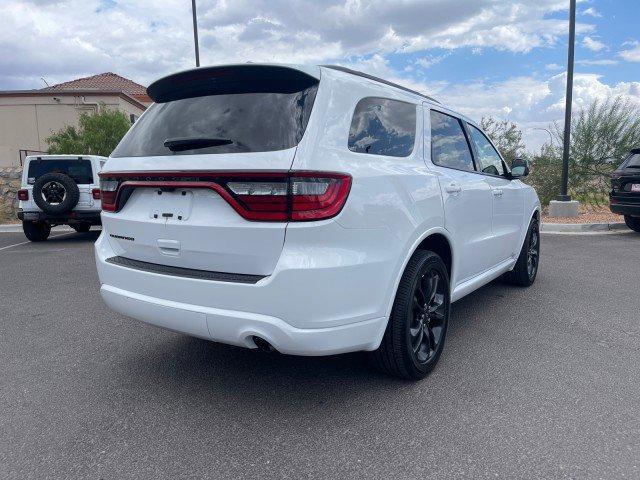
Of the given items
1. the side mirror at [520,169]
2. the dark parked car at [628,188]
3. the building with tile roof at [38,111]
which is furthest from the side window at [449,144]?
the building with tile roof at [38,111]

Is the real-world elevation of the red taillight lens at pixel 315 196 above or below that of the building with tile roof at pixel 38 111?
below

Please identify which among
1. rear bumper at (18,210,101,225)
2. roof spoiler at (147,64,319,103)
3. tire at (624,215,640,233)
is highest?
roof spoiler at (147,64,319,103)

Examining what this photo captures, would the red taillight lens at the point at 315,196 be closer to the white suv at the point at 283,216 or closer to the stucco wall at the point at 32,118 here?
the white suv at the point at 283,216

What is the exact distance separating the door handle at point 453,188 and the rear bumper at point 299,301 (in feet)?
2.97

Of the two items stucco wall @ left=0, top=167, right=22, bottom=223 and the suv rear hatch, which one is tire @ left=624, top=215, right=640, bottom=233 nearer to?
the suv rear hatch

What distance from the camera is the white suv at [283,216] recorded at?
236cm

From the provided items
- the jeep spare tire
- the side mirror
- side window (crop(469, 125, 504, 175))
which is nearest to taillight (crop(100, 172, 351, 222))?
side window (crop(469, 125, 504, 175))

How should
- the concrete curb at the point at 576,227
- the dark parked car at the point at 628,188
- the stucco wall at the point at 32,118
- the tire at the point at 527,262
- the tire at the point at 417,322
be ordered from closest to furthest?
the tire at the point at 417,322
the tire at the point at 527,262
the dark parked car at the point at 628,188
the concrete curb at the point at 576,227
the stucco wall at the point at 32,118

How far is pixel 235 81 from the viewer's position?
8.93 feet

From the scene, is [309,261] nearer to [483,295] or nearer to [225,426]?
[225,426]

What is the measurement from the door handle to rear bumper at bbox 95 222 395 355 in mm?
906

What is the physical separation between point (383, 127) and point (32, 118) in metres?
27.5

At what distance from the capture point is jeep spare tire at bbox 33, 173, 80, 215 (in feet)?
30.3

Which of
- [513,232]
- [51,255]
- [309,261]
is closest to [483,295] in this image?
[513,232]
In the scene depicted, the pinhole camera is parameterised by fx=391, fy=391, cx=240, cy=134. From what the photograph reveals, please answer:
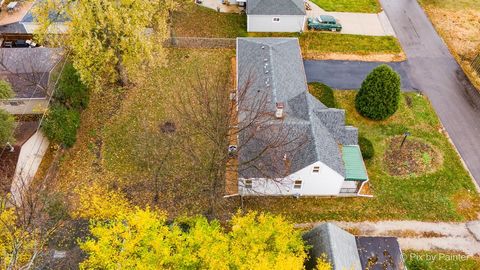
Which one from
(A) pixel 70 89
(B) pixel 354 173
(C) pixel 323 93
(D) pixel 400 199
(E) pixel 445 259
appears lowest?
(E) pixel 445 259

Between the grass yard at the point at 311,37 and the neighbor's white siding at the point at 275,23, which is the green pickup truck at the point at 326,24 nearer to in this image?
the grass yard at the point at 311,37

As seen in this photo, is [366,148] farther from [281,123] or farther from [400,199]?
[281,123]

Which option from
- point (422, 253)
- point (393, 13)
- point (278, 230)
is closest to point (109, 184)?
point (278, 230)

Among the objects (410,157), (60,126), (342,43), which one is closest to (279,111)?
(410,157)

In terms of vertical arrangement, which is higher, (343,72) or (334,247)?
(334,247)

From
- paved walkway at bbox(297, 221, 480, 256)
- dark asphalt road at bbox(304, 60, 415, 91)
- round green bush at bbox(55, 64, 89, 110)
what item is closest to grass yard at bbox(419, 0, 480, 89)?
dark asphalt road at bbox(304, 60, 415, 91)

════════

# Goal of the exercise:
Rewrite the material above with every instance of "side mirror" switched to "wing mirror" and everything else left unchanged. Omit the pictures.

# Finished task:
Of the given items
1. the wing mirror at [520,169]
2. the dark parked car at [628,188]
3. the building with tile roof at [38,111]
which is furthest from the side window at [449,144]?
the building with tile roof at [38,111]

Is the real-world elevation of the red taillight lens at pixel 315 196 above or below that of the building with tile roof at pixel 38 111?
below

Please identify which among
1. rear bumper at (18,210,101,225)
2. roof spoiler at (147,64,319,103)
3. tire at (624,215,640,233)
is highest?
roof spoiler at (147,64,319,103)

Examining what this photo captures, would the red taillight lens at the point at 315,196 be closer to the white suv at the point at 283,216 or closer to the stucco wall at the point at 32,118 here?
the white suv at the point at 283,216

What is the exact distance separating the door handle at point 453,188 and the rear bumper at point 299,301 (in feet)?
2.97

Of the two items stucco wall @ left=0, top=167, right=22, bottom=223 and the suv rear hatch, which one is tire @ left=624, top=215, right=640, bottom=233 nearer to?
the suv rear hatch

What distance from the camera is the white suv at [283,216] recorded at?
236cm

From the provided items
- the jeep spare tire
- the wing mirror
- side window (crop(469, 125, 504, 175))
which is nearest to taillight (crop(100, 172, 351, 222))?
side window (crop(469, 125, 504, 175))

How should
- the concrete curb at the point at 576,227
- the dark parked car at the point at 628,188
- the stucco wall at the point at 32,118
- the tire at the point at 527,262
- the tire at the point at 417,322
be ordered from closest to furthest?
the tire at the point at 417,322
the tire at the point at 527,262
the dark parked car at the point at 628,188
the concrete curb at the point at 576,227
the stucco wall at the point at 32,118

How far is pixel 235 81 from the viewer's position?
8.93 feet

From the scene, is [309,261] nearer to [483,295] or nearer to [225,426]?
[225,426]

What is the measurement from the door handle to rear bumper at bbox 95 222 395 355 in mm?
906

What is the physical separation between point (383, 127) and point (32, 118) in metres?
27.5

At what distance from the capture point is jeep spare tire at bbox 33, 173, 80, 215 (in feet)?
30.3

Which of
- [513,232]
- [51,255]
- [309,261]
is closest to [483,295] in this image?
[513,232]
In the scene depicted, the pinhole camera is parameterised by fx=391, fy=391, cx=240, cy=134. From what the photograph reveals, please answer:
Which one from
(A) pixel 70 89
(B) pixel 354 173
(C) pixel 323 93
(D) pixel 400 199
(E) pixel 445 259
appears lowest?
(E) pixel 445 259

Between the grass yard at the point at 311,37 and the neighbor's white siding at the point at 275,23, which is the green pickup truck at the point at 326,24 nearer to in this image?
the grass yard at the point at 311,37

As seen in this photo, is [366,148] farther from [281,123] or farther from [400,199]?
[281,123]

Which option from
- point (422, 253)
- point (393, 13)
- point (278, 230)
is closest to point (109, 184)?
point (278, 230)

Among the objects (410,157), (60,126), (342,43), which one is closest to (279,111)?
(410,157)

In terms of vertical arrangement, which is higher, (343,72) or (334,247)?
(334,247)

From
- paved walkway at bbox(297, 221, 480, 256)
- dark asphalt road at bbox(304, 60, 415, 91)
- round green bush at bbox(55, 64, 89, 110)
what item is closest to grass yard at bbox(419, 0, 480, 89)?
dark asphalt road at bbox(304, 60, 415, 91)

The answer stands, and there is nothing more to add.